**Document text:**
-- start --
Author Topic: [Python] Vertor Checker  (Read 515 times)

0 Members and 1 Guest are viewing this topic.

Offline vezzy

  • Royal Highness
  • ****
  • Posts: 771
  • Cookies: 172
    • View Profile
[Python] Vertor Checker
« on: May 16, 2013, 07:27:47 pm »
I recently finished up this basic web scraping script.

Vertor is a BitTorrent site that is specially coded to do verifications on uploads and scans for malware, DRM and password-protected archives before putting the file into its database. As such, it may come off as useful as an additional torrent security measure by checking up to see if a given torrent file is legitimate by querying its database for a result.

This was my first attempt at web scraping and BeautifulSoup4, so it may be somewhat kludgy. If you don't have BeautifulSoup installed, run: pip install BeautifulSoup4, or download it from the official website and run setup.py.
-- end --
**Data section:**
-- start --
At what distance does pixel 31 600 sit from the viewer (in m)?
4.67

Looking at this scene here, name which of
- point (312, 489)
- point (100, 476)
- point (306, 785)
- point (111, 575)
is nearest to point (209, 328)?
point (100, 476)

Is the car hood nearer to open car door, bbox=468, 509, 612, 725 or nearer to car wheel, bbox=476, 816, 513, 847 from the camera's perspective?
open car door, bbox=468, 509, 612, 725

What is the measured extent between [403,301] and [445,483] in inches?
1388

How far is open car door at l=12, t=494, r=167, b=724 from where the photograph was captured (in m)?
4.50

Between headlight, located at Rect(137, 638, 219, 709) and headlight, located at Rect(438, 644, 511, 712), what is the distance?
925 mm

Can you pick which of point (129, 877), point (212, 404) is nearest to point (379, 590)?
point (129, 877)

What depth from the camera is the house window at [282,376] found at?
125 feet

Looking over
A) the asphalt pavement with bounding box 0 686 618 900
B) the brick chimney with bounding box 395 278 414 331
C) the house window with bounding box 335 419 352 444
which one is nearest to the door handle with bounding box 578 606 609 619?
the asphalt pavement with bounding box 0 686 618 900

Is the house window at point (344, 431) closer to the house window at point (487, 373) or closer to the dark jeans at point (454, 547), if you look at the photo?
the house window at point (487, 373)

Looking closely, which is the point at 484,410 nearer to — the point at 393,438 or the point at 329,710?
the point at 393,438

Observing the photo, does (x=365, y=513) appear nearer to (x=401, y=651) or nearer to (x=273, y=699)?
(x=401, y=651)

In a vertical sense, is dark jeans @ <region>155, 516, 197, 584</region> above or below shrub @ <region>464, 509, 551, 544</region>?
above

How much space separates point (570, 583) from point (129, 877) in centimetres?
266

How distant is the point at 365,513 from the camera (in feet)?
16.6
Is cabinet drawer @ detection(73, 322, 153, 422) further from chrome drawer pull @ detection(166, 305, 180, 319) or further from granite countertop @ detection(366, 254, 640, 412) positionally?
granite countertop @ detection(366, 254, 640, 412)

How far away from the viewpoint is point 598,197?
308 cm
-- end --
**Required actions:**
1. According to the Vertor Checker post, what does Vertor scan uploads for before adding a file to its database?
2. Translate this sentence from the Vertor Checker post into Spanish: "I recently finished up this basic web scraping script."
3. Please carry on with the Vertor Checker post, picking up after its last sentence.

**Expected outputs:**
1. Malware, DRM and password-protected archives.

2. Hace poco terminé este script básico de web scraping.

3.
What the script does is take a search query through sys.argv[1], sends it to the Vertor database, rips the number of results from an <h1> tag, isolates the integer through a regex and proceeds to display all the references to the query in the page source. Vertor's markup is not tidy, to say the least, so I had to stick with this. Given that this was mostly written out of boredom and for practice, I suppose it is a fair trade.

Vertor treats queries with words separated by periods as identical to multiple-word/parameter queries, and I took note of that in the source code as a method to get by sys.argv's restrictions.

Source:

Code: [Select]
#!/usr/bin/env python
# Simple script that queries a search result to Vertor's database and scrapes the important information.
# This can be used as an additional torrent security measure.
# by vezzy of evilzone.org

# NOTE: If you want to input a multiple-parameter argument, e.g. Video Game, concatenate it with dots, as in Video.Game
# Vertor will process the query in the same way, regardless.

import sys
import re
from urllib2 import urlopen
from bs4 import BeautifulSoup

STARTUP_URL = "http://www.vertor.com/index.php?mod=search&search=&cid=0&words="

def usage():
    print "/Vertor Checker/"
    print "Usage: python vertor.py <search query>"
    sys.exit()

try:
    query = sys.argv[1]
except IndexError:
    usage()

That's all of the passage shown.